---- Okunacak Metin

Türkiye'nin en iyi haber sitesi
BERCAN TUTAR

Küresel statükoda Gazze depremi

Sesli dinlemek için tıklayınız.

Gazze'deki barbarlık karşısında dünya ve insanlık sınıfta kaldı. Dünyanın en büyük hapishanesi Gazze 7 ayda bu kez dünyanın en büyük mezarlığına dönüştü.
Ne var ki bu mezarlık Batılı Siyonazilerin de mezarlığı olacak.
Çünkü Gazze direnişi, dünyaya evrensel normlar diye dayatılan ve pazarlanan bütün o janjanlı Batılı değerlerin nasıl içi boş birer modern safsata olduğunu kanıtladı.
Geçenlerde sömürgeci Batılı anlayışın en ırkçı isimlerinden AB Dış Politika Şefi ve Avrupa Komisyonu Başkan Yardımcısı Josep Borrell bile Gazze'yi "Hem on binlerce insan hem de insancıl hukukun en önemli ilkelerinin çoğu için bir mezarlık" diye nitelemek zorunda kaldı.
Nereden nereye? İsrail'in katliamları karşısında ırkçı Borrell dahi insafa gelmiş görünüyor. Çünkü İspanyol siyasetçi ve Sosyalist Parti üyesi olmasına rağmen içindeki faşist sese engel olamayan Borrell, 19 Ocak 2021'de "Avrupa bir bahçe ve dünyanın geri kalanının çoğu balta girmemiş bir ormandır" çıkışında bulunmuştu. Bu sözler o dönem büyük tepki çekmişti.

***

Oysa Gazze'de gördük ki asıl medeni olmayan vahşi ve barbar dünya bizzat Batı'nın kendisiymiş. Zira İsrail'in soykırımlarına her tür desteği veren Batılı devletler, çıkardıkları Siyonist yasalarla Gazze'ye destek verenlere karşı adeta küresel apartheid politikası başlatarak linç kampanyalarını en üst aşamaya taşıdı.
Bu yönüyle Gazze gerçeği, İslam dünyasının utanılacak acziyetini ortaya çıkarırken Batı'nın da sömürgeci, vahşi ve soykırımcı yüzünü bütün çıplaklığıyla ifşa ediyor.

--------

* _Görev Seti_
a) Gazze yazısında "Sesli dinlemek için" sözlerinden başlayıp "safsata olduğunu kanıtladı." sözlerine kadar uzanan kısmın tamamını olduğu gibi yazın.
b) Gazze yazısının son cümlesinde Batı'nın yüzünü nitelemek için kullanılan sıfatları sıralayın.

---- Kayıt Listesi

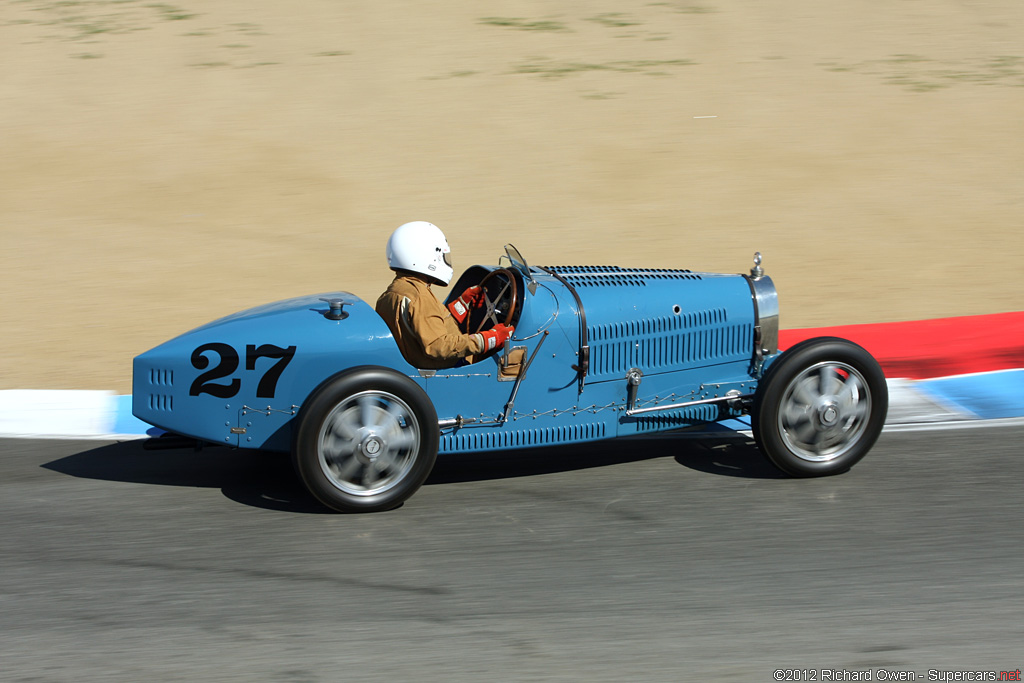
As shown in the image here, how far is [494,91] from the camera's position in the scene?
52.4ft

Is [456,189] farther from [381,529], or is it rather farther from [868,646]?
[868,646]

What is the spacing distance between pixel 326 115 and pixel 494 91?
261 centimetres

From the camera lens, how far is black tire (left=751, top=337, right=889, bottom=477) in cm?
558

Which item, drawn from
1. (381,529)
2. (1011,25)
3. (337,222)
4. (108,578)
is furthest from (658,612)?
(1011,25)

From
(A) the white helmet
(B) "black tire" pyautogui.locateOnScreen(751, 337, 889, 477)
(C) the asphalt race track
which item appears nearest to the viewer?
(C) the asphalt race track

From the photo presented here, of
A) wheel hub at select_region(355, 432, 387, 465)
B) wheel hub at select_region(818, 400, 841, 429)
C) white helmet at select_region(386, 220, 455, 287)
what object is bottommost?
wheel hub at select_region(355, 432, 387, 465)

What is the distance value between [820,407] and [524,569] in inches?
77.3

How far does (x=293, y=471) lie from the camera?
19.5ft

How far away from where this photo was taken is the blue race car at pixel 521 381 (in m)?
5.21

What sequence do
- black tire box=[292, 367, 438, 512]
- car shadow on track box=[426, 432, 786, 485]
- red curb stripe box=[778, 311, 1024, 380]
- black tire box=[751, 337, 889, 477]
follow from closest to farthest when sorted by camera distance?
black tire box=[292, 367, 438, 512] → black tire box=[751, 337, 889, 477] → car shadow on track box=[426, 432, 786, 485] → red curb stripe box=[778, 311, 1024, 380]

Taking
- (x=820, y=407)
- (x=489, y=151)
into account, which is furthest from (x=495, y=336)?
(x=489, y=151)

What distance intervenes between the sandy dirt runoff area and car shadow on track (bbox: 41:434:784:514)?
1.64 metres

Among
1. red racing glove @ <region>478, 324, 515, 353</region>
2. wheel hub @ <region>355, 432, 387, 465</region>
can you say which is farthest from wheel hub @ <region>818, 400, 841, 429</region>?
wheel hub @ <region>355, 432, 387, 465</region>

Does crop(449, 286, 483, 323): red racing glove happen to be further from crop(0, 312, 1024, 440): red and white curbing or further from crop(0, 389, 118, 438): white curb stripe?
crop(0, 389, 118, 438): white curb stripe
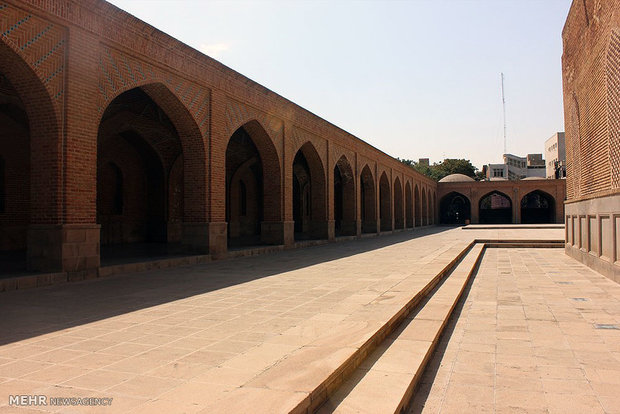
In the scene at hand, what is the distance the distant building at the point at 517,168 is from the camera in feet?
250

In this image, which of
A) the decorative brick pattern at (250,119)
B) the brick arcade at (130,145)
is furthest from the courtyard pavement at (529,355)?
the decorative brick pattern at (250,119)

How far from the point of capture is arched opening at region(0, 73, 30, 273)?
11.5 meters

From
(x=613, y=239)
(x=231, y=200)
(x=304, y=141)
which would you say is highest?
(x=304, y=141)

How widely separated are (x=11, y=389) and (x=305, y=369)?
1707 mm

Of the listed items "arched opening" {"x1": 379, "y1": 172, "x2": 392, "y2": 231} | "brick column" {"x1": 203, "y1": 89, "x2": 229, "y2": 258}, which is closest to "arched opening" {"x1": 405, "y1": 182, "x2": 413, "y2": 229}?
"arched opening" {"x1": 379, "y1": 172, "x2": 392, "y2": 231}

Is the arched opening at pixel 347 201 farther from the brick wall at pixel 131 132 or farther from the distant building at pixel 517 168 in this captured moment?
the distant building at pixel 517 168

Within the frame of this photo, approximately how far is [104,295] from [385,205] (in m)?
22.8

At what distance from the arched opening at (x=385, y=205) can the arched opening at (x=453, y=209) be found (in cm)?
1945

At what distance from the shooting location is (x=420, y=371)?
3.21m

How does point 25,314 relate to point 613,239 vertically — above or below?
below

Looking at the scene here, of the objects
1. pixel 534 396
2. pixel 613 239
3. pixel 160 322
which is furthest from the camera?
pixel 613 239

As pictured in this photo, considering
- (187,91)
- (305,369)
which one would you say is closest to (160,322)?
(305,369)

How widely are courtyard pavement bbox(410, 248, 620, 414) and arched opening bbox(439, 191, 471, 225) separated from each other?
4031 cm

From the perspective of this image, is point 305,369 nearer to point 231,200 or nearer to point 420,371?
point 420,371
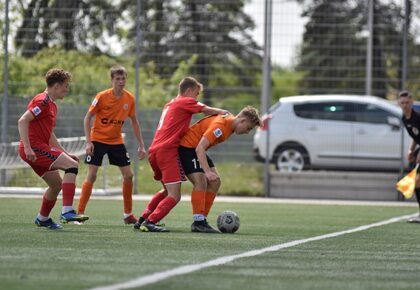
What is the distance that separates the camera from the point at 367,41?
22.2 m

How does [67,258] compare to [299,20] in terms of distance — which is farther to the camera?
[299,20]

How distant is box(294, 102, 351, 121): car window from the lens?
2200 cm

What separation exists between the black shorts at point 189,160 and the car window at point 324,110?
1111cm

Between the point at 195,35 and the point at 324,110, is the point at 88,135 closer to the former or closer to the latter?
the point at 195,35

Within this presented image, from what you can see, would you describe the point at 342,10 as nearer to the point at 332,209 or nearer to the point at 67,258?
the point at 332,209

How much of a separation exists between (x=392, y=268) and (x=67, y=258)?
2.33 metres

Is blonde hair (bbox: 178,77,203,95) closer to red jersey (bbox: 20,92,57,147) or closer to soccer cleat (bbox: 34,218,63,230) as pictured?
red jersey (bbox: 20,92,57,147)

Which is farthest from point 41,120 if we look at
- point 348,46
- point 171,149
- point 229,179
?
point 348,46

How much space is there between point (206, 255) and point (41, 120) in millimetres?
3319

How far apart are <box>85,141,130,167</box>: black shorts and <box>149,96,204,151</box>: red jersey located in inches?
65.4

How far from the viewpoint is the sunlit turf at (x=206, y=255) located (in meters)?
6.77

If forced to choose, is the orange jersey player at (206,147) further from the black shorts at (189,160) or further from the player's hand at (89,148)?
the player's hand at (89,148)

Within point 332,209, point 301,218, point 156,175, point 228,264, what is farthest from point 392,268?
point 332,209

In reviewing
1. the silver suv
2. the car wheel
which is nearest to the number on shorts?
the silver suv
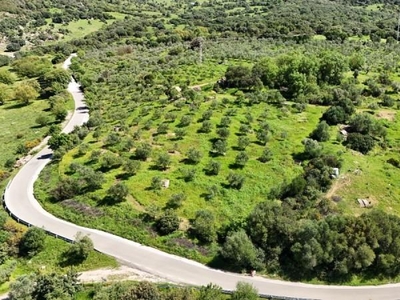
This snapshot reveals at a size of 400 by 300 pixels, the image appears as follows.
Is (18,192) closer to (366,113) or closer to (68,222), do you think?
(68,222)

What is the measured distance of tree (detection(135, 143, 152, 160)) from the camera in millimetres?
67875

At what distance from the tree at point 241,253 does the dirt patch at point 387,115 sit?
50533 millimetres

--------

* _Alıştırma Sonuçları_
a)
Sesli dinlemek için tıklayınız.

Gazze'deki barbarlık karşısında dünya ve insanlık sınıfta kaldı. Dünyanın en büyük hapishanesi Gazze 7 ayda bu kez dünyanın en büyük mezarlığına dönüştü.
Ne var ki bu mezarlık Batılı Siyonazilerin de mezarlığı olacak.
Çünkü Gazze direnişi, dünyaya evrensel normlar diye dayatılan ve pazarlanan bütün o janjanlı Batılı değerlerin nasıl içi boş birer modern safsata olduğunu kanıtladı.

b) sömürgeci, vahşi, soykırımcı